Noch deutlicher bergab ging es für Drägerwerk. Angesichts einer verhalteneren Jahresprognose fielen die Aktien des Medizintechnik-Herstellers im SDax um 4,6 Prozent und markierten damit den tiefsten Stand seit zweieinhalb Jahren. Zwar hält das Unternehmen zunächst an seinem Ausblick fest. Aufgrund von zunehmenden Schwierigkeiten bei der Lieferung elektronischer Bauteile erwartet Drägerwerk allerdings nun nur noch, das untere Ende der Prognosespanne zu erreichen.
Im Ringen um den italienischen Infrastruktur-Konzern Atlantia hat die Benetton-Familie im Bund mit dem Finanzinvestor Blackstone ein Angebot über rund 12,7 Milliarden Euro vorgelegt. Damit wollen sie den spanischen Baulöwen Florentino Perez und seinen ACS-Konzern ausstechen. Das Angebot sieht 23 Euro je Aktie vor. Der Atlantia-Konzern, an dem die Benetton-Familie 33 Prozent hält, würde damit mit knapp 19 Milliarden Euro bewertet. Das Tauziehen um Atlantia könnte auch Auswirkungen auf Deutschlands größten Baukonzern Hochtief haben - sowohl Atlantia als auch ACS sind an ihm beteiligt.
Der schwedische Netzwerkausrüster fürchtet eine Geldstrafe durch US-Behörden wegen möglicher Bestechungsgelder an irakische Milizen. "Die Lösung dieser Angelegenheiten könnte zu einer Reihe von Maßnahmen des US-Justizministeriums führen und wahrscheinlich zusätzliche Geldzahlungen beinhalten", sagte Vorstandschef Borje Ekholm. Die Höhe der Geldbuße sei nicht abschätzbar. Ericsson gab zudem einen Rückgang des operativen Quartalsergebnisses auf 4,7 Milliarden schwedischen Kronen (455 Millionen Euro) bekannt.

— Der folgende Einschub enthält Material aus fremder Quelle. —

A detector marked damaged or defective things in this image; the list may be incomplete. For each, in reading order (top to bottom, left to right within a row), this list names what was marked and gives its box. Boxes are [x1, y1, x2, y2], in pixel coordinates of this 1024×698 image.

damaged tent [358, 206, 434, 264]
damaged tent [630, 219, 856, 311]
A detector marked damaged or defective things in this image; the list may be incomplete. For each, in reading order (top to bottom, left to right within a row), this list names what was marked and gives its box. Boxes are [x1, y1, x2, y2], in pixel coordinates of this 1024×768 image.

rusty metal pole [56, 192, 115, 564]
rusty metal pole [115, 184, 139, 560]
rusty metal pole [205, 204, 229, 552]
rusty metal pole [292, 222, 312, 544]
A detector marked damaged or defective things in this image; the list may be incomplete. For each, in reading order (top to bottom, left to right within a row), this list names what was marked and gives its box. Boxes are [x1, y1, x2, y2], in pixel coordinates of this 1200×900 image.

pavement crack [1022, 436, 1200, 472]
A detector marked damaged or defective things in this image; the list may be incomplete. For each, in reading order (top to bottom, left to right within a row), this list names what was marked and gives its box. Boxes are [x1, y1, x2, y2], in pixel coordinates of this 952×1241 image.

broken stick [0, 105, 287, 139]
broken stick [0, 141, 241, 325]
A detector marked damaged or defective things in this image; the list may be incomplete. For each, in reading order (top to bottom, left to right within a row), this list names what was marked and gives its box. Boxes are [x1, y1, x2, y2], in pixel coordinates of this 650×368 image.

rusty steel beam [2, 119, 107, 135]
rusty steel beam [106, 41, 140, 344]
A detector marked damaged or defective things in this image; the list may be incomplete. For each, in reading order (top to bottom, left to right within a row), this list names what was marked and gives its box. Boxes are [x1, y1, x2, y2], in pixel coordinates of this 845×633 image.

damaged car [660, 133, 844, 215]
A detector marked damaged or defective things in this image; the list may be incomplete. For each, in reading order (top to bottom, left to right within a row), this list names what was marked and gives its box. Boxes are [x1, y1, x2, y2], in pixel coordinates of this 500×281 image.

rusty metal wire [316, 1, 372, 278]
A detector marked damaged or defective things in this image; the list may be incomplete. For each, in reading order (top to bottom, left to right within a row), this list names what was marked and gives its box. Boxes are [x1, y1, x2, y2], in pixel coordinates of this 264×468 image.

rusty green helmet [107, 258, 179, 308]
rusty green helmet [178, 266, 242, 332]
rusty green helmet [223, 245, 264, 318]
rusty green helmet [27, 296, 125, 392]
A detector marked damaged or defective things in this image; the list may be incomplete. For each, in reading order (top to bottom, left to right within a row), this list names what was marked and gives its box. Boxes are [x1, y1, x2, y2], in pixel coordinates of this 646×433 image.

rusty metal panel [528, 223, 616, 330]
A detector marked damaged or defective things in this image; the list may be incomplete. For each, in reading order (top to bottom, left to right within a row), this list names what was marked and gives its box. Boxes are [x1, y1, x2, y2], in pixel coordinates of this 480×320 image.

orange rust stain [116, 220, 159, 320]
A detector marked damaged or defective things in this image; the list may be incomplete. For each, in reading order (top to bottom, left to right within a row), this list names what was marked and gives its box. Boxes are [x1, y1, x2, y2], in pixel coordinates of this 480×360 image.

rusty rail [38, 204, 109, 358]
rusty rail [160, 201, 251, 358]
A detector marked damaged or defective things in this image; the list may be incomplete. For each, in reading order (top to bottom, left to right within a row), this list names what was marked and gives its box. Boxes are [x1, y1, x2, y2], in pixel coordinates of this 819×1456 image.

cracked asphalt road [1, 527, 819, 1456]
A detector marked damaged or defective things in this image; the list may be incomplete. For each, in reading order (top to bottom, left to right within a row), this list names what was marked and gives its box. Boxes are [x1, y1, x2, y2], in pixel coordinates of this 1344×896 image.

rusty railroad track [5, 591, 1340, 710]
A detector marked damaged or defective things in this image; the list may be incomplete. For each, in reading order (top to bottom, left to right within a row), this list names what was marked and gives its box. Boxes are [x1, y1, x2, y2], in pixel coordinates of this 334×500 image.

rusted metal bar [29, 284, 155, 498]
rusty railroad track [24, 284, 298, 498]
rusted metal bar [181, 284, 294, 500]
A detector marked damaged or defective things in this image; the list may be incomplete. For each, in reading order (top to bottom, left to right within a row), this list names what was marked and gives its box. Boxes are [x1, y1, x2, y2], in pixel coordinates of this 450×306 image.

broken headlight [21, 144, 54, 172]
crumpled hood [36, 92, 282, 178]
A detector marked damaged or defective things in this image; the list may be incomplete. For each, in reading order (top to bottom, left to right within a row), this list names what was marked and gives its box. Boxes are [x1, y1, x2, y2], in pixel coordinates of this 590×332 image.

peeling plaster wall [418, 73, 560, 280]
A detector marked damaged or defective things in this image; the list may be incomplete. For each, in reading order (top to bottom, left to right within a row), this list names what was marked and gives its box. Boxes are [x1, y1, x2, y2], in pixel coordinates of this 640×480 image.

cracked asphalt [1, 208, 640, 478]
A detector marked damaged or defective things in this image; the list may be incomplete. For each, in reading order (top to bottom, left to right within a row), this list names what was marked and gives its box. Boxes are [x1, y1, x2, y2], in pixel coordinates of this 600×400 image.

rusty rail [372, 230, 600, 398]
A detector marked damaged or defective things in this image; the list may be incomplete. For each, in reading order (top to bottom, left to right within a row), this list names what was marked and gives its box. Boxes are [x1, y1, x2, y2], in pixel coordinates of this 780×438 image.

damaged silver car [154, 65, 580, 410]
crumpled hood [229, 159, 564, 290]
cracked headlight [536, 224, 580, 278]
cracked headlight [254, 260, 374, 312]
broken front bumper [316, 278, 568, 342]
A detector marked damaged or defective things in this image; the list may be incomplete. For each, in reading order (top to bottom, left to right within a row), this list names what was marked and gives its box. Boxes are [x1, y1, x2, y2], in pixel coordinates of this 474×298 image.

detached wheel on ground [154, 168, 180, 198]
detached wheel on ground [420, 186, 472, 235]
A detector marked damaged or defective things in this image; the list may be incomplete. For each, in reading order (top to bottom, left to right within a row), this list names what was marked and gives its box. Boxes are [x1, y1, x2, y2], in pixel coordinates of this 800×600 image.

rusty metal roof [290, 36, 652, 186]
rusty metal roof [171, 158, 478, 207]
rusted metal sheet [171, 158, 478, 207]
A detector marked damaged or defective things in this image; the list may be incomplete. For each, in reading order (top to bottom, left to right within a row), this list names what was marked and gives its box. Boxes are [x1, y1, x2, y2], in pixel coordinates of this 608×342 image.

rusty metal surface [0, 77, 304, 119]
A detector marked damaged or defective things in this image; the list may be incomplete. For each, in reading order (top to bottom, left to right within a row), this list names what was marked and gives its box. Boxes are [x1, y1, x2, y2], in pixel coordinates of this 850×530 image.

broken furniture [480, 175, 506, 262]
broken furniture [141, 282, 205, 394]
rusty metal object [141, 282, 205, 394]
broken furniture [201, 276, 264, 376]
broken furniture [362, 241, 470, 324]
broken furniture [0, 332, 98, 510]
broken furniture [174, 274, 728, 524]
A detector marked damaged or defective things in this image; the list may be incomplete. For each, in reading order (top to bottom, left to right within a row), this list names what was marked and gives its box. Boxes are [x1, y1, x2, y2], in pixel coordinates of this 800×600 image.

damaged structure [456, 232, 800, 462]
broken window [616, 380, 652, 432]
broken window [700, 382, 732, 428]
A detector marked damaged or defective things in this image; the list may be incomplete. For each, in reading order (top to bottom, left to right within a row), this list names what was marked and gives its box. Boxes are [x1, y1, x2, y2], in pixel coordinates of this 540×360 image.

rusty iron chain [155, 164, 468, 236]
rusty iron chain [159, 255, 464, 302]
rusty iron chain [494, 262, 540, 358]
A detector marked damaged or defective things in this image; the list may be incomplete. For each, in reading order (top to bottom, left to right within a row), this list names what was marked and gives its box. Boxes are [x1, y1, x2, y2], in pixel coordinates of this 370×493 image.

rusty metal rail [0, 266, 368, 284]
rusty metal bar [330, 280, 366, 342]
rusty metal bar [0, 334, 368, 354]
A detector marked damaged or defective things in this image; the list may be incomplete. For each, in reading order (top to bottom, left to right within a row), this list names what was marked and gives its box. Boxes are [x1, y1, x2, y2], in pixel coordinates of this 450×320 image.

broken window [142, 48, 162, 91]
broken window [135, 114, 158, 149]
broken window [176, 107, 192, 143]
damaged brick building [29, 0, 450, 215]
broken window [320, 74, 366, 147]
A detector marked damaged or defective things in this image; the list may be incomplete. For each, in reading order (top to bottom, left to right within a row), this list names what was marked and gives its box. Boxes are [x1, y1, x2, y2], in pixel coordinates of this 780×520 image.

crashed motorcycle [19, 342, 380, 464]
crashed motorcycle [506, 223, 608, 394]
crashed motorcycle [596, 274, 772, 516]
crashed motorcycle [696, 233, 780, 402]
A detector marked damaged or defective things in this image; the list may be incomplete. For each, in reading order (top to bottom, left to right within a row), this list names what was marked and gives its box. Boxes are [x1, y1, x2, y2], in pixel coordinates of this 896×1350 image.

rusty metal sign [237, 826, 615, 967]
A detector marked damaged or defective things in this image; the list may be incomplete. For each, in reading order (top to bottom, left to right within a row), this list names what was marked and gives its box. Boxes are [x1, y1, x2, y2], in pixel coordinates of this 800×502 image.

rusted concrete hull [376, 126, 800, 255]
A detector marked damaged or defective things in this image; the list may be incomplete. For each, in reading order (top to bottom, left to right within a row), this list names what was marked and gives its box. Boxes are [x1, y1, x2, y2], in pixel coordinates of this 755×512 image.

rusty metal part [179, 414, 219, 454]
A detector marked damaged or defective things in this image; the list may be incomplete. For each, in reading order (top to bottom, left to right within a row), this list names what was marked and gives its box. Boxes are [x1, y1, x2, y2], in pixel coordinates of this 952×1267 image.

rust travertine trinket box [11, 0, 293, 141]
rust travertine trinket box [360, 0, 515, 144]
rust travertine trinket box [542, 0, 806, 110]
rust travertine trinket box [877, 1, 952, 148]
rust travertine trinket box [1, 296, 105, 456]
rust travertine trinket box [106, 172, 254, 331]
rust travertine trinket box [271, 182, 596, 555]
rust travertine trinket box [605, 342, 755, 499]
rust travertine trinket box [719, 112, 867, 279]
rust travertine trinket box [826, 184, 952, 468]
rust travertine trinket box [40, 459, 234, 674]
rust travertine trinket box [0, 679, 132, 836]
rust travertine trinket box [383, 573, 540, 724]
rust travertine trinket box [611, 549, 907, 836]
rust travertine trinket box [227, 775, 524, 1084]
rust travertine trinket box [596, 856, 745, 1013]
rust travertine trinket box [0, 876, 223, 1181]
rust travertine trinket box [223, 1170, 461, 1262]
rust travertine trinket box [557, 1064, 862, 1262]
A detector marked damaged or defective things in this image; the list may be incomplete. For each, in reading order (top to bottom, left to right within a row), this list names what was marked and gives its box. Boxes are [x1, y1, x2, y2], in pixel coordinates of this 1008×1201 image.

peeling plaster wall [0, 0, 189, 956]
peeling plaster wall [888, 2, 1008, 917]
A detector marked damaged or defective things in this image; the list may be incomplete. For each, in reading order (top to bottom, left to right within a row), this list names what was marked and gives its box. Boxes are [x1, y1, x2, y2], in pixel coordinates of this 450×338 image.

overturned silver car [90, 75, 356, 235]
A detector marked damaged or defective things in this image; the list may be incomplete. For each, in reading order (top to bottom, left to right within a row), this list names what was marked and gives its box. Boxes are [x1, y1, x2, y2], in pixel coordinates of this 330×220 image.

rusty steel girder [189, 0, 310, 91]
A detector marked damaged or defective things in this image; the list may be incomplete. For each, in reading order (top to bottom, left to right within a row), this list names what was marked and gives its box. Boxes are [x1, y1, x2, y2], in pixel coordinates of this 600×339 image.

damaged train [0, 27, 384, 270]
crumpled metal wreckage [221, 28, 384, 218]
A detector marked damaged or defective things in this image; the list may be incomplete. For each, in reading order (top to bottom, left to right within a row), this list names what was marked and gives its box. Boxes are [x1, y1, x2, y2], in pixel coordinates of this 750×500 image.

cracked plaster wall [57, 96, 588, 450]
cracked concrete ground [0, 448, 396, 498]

Eine hohe Nachfrage nach Ledertaschen und Mode hat den Luxusgüterhersteller Hermès im ersten Quartal angetrieben. Die Erlöse stiegen gegenüber dem Vorjahreszeitraum um ein Drittel auf rund 2,8 Milliarden Euro. Dabei profitierte Hermès vor allem von einer robusten Nachfrage in Amerika und Europa mit Steigerungsraten von mehr als 40 Prozent.
Großbritannien hat als erstes Land dem Corona-Impfstoff des französischen Pharmakonzerns Valneva grünes Licht erteilt. Die zuständige Aufsichtsbehörde MHRA genehmigte die Anwendung für Menschen im Alter zwischen 18 und 50 Jahren. Damit sind nun in Großbritannien insgesamt sechs Impfstoffe gegen das Coronavirus zugelassen.